Azure Mobile Service + Node.JS + LinkedIn + Twitter + Azure Storage + HadoopOnAzure = http://netme.cloudapp.net


You might be wondering what kind of formulae is this. This is no mathematical equation, or any part of complex scenario. These are the ingredients of promising future technology, a technology that can curve the way we live.
Over past many days I was working on Azure Mobile services and Node.JS. Both seem to integrate very well and can give amazing outcomes. So I though why not work on a real time solution that may prove helpful to either me as an individual or my community. After spending few hours thinking of what can be built, I got a ping from my friend, who asked me
“How can I know about a company and what all the technologies it is working on?”.
I responded back with a reply
“Check Company portal, along with it also check the company page on LinkedIn and twitter and figure out what the members of those communities are tweeting or posting”
Bang!!! There comes an idea. Today in this virtual world where everyone likes to stay connected on social platforms, the best way to infer facts on any stuff is to go through the real time personal comments/posts. The best judge is not an expert but a layman who is the end user of the product. It reminds me of the reality TV shows, where the ultimate decision makers are the audience and not the experts.
Streamlining my thought, I went through the tweets and posts in Twitter and LinkedIn respectively and found many useful and useless messages. Useful messages had expression of likes/dislikes, feedback about the company/product and useful links that we often miss. I figured out that if we can somehow collect these tweets somewhere and do the skimming off the useless scraps, the end product could be of high value. In short a big data analytics.

> _DATA SECTION_
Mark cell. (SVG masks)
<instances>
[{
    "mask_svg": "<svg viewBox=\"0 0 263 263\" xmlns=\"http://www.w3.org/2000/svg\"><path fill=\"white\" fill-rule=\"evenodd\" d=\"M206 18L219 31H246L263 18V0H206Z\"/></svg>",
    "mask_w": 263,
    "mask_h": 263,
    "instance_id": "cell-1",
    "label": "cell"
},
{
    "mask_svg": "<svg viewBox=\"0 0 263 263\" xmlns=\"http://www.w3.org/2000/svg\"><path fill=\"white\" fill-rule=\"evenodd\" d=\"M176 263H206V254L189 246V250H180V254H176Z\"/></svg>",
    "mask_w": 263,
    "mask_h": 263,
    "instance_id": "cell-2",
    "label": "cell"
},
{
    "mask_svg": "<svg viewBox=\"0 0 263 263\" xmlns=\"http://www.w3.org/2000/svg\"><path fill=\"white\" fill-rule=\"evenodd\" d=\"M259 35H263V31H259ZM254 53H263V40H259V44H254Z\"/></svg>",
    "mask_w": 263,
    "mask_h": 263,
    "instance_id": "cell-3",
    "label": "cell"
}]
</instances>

> _USING THE INFORMATION_
1 - Rewrite the Azure Mobile Services post from "You might be" up to and including "way we live.", putting "components" in place of "ingredients".
2 - Continue the Azure Mobile Services post from the point where it stops.

> _TASK ANSWERS_
1 -
You might be wondering what kind of formulae is this. This is no mathematical equation, or any part of complex scenario. These are the components of promising future technology, a technology that can curve the way we live.

2 -
As this solution was totally based on the tweets/ posts that an individual’s network connection will post, the application was named as “NetMe”.
Step 1: Connecting the dots  
Over past days I gained experience on Azure Mobile Service, Node.JS. Now I have a solution to be created which needs social feeds and that has to be analyzed for refine reports. So it was time to connect the dots.
In this data collection, I was first in need of a constant background process which will help me to fetch the tweets and the posts. I figured out there was a Scheduler feature provided in Azure Mobile Services (AMS), which schedules a job with minimum 15 minutes interval. The fact that AMS Scheduler was supported with Node.JS scripts eased my work. I could now write the logic of collecting the tweets from Twitter and Linkedin and store it. For storage I thought of Azure Table Storage service. Few days ago AMS provided the support to Azure Storage and many others. So now an end to end solution of data collection could be created using AMS, Node.JS and Azure Table storage.
Step 2: Eat…. Drink…. Code
The next step was to write the logic of the above idea. Following is the Node.JS script to capture Azure based tweets and store them in Azure Table Storage
function netme(){
var request = require('request');
var azure = require('azure');
function filter(options, callback){
  var params = {
  }
  if (typeof options['oauth'] !== 'undefined'){
    params.oauth = options.oauth;
    delete options.oauth;
  }
  else if (typeof options['basic'] !== 'undefined') {
    params.uri = params.uri.replace(/^https?:\/\//,
       'https://' + options.basic.username + ':' + options.basic.password + '@'
    );
    delete options.basic;
  }
  params.form = options; 
var req = request.post(params, function(err, response, body){
    if (err) console.error("Caught in node");
  });
  // The callback for request.post is called when the response returns so you
  // have to save the post object and add a callback for the data event.
  req.on('data', function(buffer){
    callback(JSON.parse(buffer.toString()));
  });
}
filter({ basic: { username:’<<Twitter_Username>>’, password: '<<Twitter_Password>>' }, track: 'Azure'},
  function(tweet) {
       var tableService = azure.createTableService("<<Azure Table Storage Name >>" ,"<<Storage Key>>");
      tableService.createTableIfNotExists(‘<<Table Name>>’, function(error){
      if(!error){
          var task = {
              PartitionKey: randomString(128)
              , RowKey : randomString(128)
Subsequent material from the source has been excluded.